**PROBLEM TO SOLVE**
Reproduce the data below word for word, beginning with the line that contains "Is point 56,57" and continuing through the end of the data.

>> start RECORD SET

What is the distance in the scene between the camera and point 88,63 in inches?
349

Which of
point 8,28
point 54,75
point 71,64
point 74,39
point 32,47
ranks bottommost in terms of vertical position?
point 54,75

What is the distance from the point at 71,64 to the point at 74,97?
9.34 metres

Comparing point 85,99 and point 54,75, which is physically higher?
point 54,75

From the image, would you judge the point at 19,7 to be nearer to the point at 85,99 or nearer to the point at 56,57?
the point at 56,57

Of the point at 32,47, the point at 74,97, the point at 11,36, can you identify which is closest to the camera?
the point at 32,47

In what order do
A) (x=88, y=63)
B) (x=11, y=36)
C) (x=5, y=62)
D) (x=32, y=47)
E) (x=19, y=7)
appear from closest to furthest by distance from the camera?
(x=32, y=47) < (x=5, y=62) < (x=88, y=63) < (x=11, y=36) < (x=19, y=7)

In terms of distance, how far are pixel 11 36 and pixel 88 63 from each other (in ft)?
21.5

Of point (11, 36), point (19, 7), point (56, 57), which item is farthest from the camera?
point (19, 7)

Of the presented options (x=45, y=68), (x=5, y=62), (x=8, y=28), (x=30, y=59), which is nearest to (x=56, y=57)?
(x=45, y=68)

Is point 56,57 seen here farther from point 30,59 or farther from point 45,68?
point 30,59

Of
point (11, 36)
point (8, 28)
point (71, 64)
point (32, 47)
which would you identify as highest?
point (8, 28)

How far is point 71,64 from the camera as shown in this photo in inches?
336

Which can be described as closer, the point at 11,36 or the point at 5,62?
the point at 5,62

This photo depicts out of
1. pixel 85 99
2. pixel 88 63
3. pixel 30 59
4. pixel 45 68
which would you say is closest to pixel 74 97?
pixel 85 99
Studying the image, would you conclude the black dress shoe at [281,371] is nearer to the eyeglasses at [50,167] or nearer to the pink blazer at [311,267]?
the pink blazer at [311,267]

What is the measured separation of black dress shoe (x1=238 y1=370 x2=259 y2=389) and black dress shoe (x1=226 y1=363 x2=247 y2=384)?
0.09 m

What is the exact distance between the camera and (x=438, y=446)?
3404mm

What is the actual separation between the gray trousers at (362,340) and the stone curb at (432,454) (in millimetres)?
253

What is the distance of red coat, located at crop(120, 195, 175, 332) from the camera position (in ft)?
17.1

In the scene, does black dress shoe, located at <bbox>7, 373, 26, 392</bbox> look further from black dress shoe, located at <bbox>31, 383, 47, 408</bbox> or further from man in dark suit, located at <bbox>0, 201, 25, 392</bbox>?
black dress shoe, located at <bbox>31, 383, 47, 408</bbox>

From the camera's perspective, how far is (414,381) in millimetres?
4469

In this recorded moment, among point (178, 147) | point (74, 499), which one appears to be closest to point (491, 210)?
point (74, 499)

>> end RECORD SET

**FINAL ANSWER**
Is point 56,57 seen here farther from point 30,59 or farther from point 45,68?
point 30,59

Of
point (11, 36)
point (8, 28)
point (71, 64)
point (32, 47)
which would you identify as highest?
point (8, 28)

How far is point 71,64 from the camera as shown in this photo in inches?
336

Which can be described as closer, the point at 11,36 or the point at 5,62?
the point at 5,62

This photo depicts out of
1. pixel 85 99
2. pixel 88 63
3. pixel 30 59
4. pixel 45 68
which would you say is closest to pixel 74 97?
pixel 85 99
Studying the image, would you conclude the black dress shoe at [281,371] is nearer to the eyeglasses at [50,167] or nearer to the pink blazer at [311,267]?
the pink blazer at [311,267]

What is the measured separation of black dress shoe (x1=238 y1=370 x2=259 y2=389) and black dress shoe (x1=226 y1=363 x2=247 y2=384)?
0.09 m

What is the exact distance between the camera and (x=438, y=446)?
3404mm

What is the actual separation between the gray trousers at (362,340) and the stone curb at (432,454) (in millimetres)?
253

What is the distance of red coat, located at crop(120, 195, 175, 332) from the camera position (in ft)?
17.1

In the scene, does black dress shoe, located at <bbox>7, 373, 26, 392</bbox> look further from black dress shoe, located at <bbox>31, 383, 47, 408</bbox> or further from man in dark suit, located at <bbox>0, 201, 25, 392</bbox>?
black dress shoe, located at <bbox>31, 383, 47, 408</bbox>

From the camera's perspective, how far is (414,381) in millimetres?
4469

In this recorded moment, among point (178, 147) | point (74, 499), which one appears to be closest to point (491, 210)?
point (74, 499)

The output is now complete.